Actually, if one looks closely at the photo, there is no “grabbing” at all. He is not even resting his palm lightly on her hip, but has his hand closed (but not in a fist) so that he is not in any way holding or restraining her.
(I appreciate the contrast between his screaming ferocity and her playful insouciance (does she look frightened?), but let’s hot add things to the photo that are clearly not there.)

This is an ESPN article on it from a few days back, with a King Kong image in it.

Personally, I DO think that the image was meant to invoke King Kong.

I don’t really have a problem with it. I’m so far past the idea of the black man as savage beast, that I’m not concerned if someone decides to play it up. I don’t think Annie Leibowitz is trying to say “black people are apes.”

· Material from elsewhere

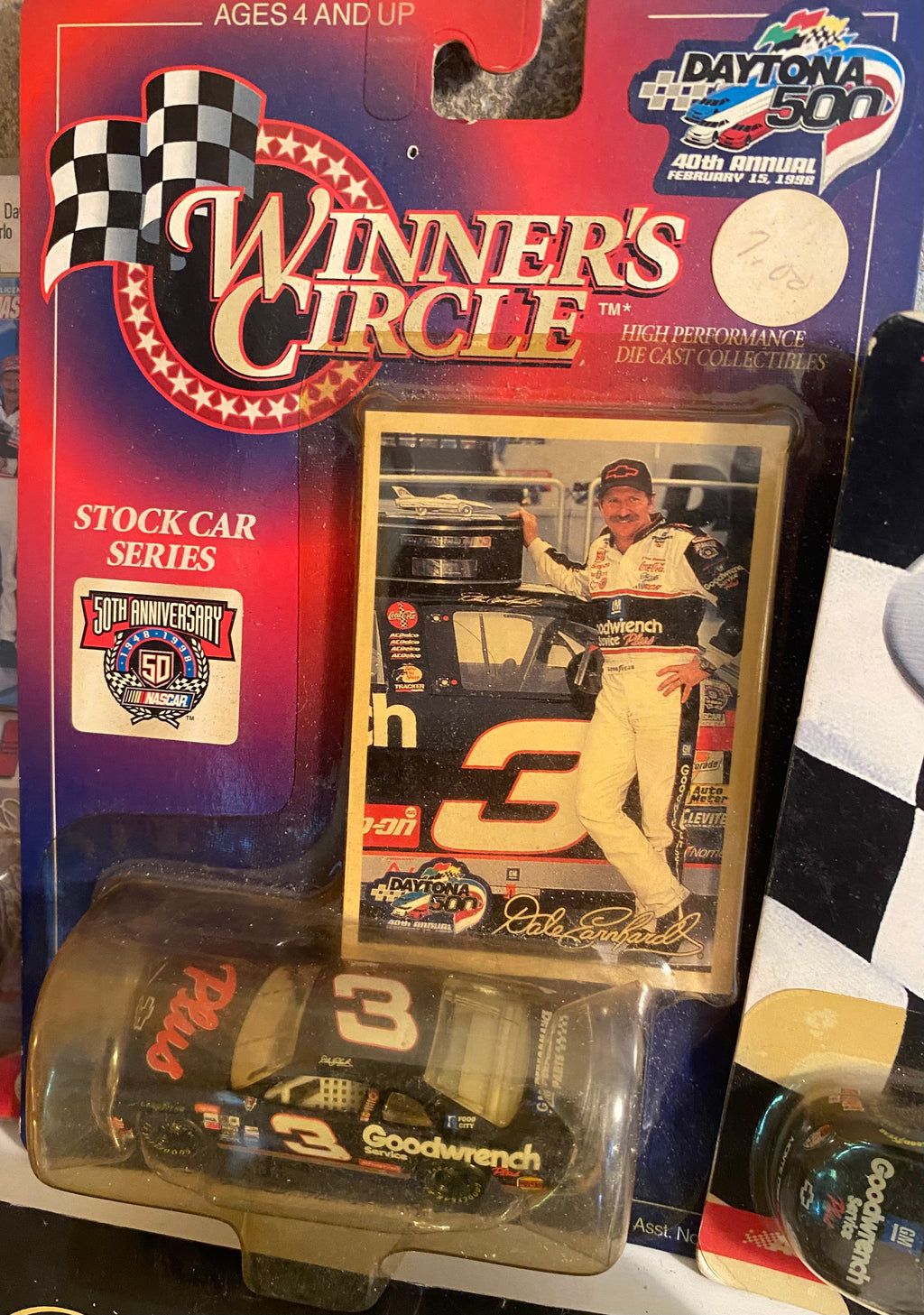 Dale Earnhardt Sr #3 Collection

I don’t think I’d take it as a King Kong thing first. If I was to take it as a stereotyoe of anything, it would be male vs. female. That the person playing the role of the stereotypical male is black wouldn’t enter into it.

This has got to be one of the most ridiculous kerfluffles of which I’ve ever had the displeasure of having to be aware.

People have seriously got to get off this stupid whiny pussy bullshit right NOW, or we’ll never get past the 1930s (1850s? 1700s?).

Nobody would’ve even noticed if some stupid wuss hadn’t pointed it out.

People suck.

I think he looks like Donkey Kong. Donkey Kong is badass and really hard to beat. I think LeBron James is badass and really hard to beat. They’re also both hominids (er, one being a digital representation of a hominid). That’s where the similarities end.

What’s so bad about that?

Nobody would have noticed? Seriously?

What do you think the artist intended to convey with that pose? It’s ostensibly about physique, but they’re not standing next to each other smiling at the camera in “Under Armour” to show off their bodies.

He is hunched over with his arm dangling, and a screech on his face.

Now, I might think it is dumb to make an issue out of it, but you can’t deny that the artist was going for a “beauty and the beast” look.

Or possibly those who’ve seen him play basketball.

Count me in the “this controversy is silly” category.

This is an outrage. We must protect the honor of our white women from the hordes of rampaging black apes clutching basketballs and listening to so-called “rap” groups like “Public Enemy.”

I don’t know squat about basketball, but I’m a BIG King Kong fan, and that cover immediately made me think of that film. And I hadn’t heard about this controversy until I saw it posted here.
On the other hand, I don’t think the photographer, Le Bron, or the magazine intended any sort of racial or racist subtext. And, for the record, people have been trying to put a racial/racist subtext on King Kong for over 40 years. Some critics claim that it’s an allegory of the enslavement of blacks. That would come (probabl;y DID come – most of them were still alive in the 60s) as a shock to the filmmakers.

I don’t know, gotta ask Leibowitz, I reckon. But I was commenting on the reaction to the pic, not the pic itself. I think that if someone has the reaction of “Black Man/White Woman/Menacing Look/Arm Around Waist=King Kong=Hey, they’re calling black people apes” is an utterly ridiculous stretch, and seems like a kind of soft racism to me.

ETA: I don’t mean that the if the image invokes King Kong to you, then you’re a racist, just that leaping from there to jumping around screaming “OMG, they’re offending the negroes!!!” might be, in a fashion.